Beneficient executives and attorneys pleaded Thursday for patience and understanding from the Kansas Legislature after the indictment of the firm’s founder, Bradley Heppner, who in the past used spectacular predictions of wealth creation to charm state lawmakers into awarding the company a special bank charter, according to news website, the Kansas Reflector.
Heppner, the former chair of GWG Holdings Inc. and Beneficient, a closely related company, on Tuesday was charged by the Department of Justice with five counts, including securities and wire fraud, related to a scheme to steal $150 million.
According to the federal indictment, Heppner received more than $150 million in payments through funneling money from GWG to a shell company he controlled at Beneficient.
Heppner used these funds for a variety of expenses, according to the indictment. Meanwhile, GWG declared bankruptcy in 2022.
Heppner’s expenses allegedly included: “More than $40 million in renovations and decorations in Heppner’s Texas mansion; more than $10 million for upkeep, expansion and various IT services at Heppner’s ranch and mansion; more than $10 million for personal credit card and air travel expenses; roughly $20 million to cover tax expenses; and more than $500,000 on jewelry.”
Beneficient is an alternative assets firm that buys and sells illiquid investments. GWG raised money by selling bonds backed by life insurance policies called L bonds; L bond investors have incurred $1 billion in losses, according to the Department of Justice.

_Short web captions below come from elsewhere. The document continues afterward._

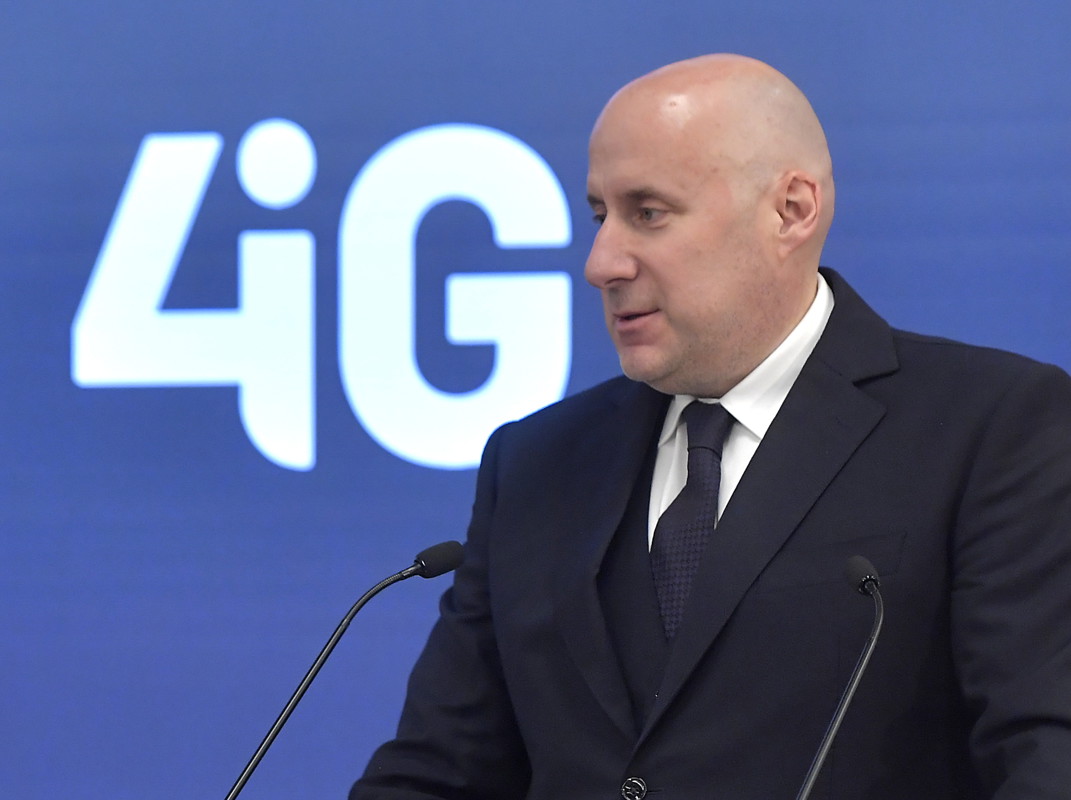 Terjeszkedik a NER-kedvenc 4iG csoport, Észak-Macedóniában is már piacra léphet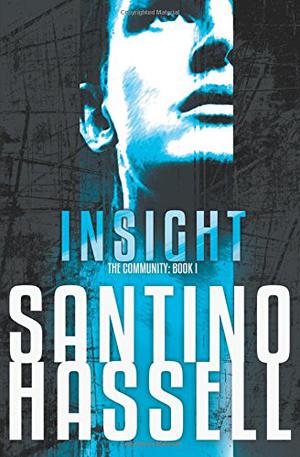 Insight by Santino Hassell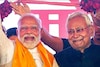 Bihar Exit Polls 2025: ജെഡിയു ഏറ്റവും വലിയ കക്ഷിയാകും; ബിജെപി രണ്ടാമതെന്ന് ന്യൂസ് 18 മെഗാ എക്സിറ്റ് പോൾ ഫലം
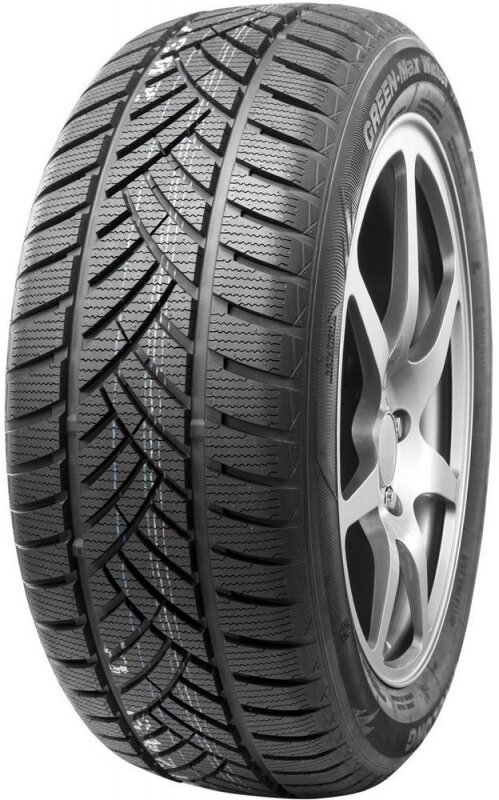 Автомобильные шины Ling Long Green-Max Winter HP 155/80 R13 79T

According to the Kansas Reflector article, Interim Beneficient CEO James Silk joined Derek Fletcher, the company’s president and chief fiduciary officer, at a House and Senate committee hearing in the Kansas Statehouse in Topeka yesterday, two days after the arrest of former chair, CEO and founder Heppner.
Silk referred to the federal charges as “the elephant in the room” at the hearing and added that a Beneficient auditing committee discovered evidence Heppner engaged in fraud during his leadership of the company.
“What that internal investigation determined was consistent with … what was set out in the indictment,” Silk told legislators, according to the article. “While the indictment is upsetting to all of us and serving a legitimate red flag for any organization, … we are aligned with the U.S. government about identifying, remedying and moving forward on this. You don’t have to be a Venezuelan drug cartel boat driver to know that you want to be on the U.S. government side of that.”
Heppner resigned from Beneficient earlier this year.
About 40 broker-dealers sold close to $1.6 billion in GWG L bonds, so-called because they were backed by life settlements, before the firm declared bankruptcy in 2022, leaving investors in the lurch.
Heppner controlled Beneficient Company Group and it and GWG became intertwined and related when GWG in 2018 purchased a stake in Beneficient.
With the two companies linked, Heppner became chairman of both in 2019.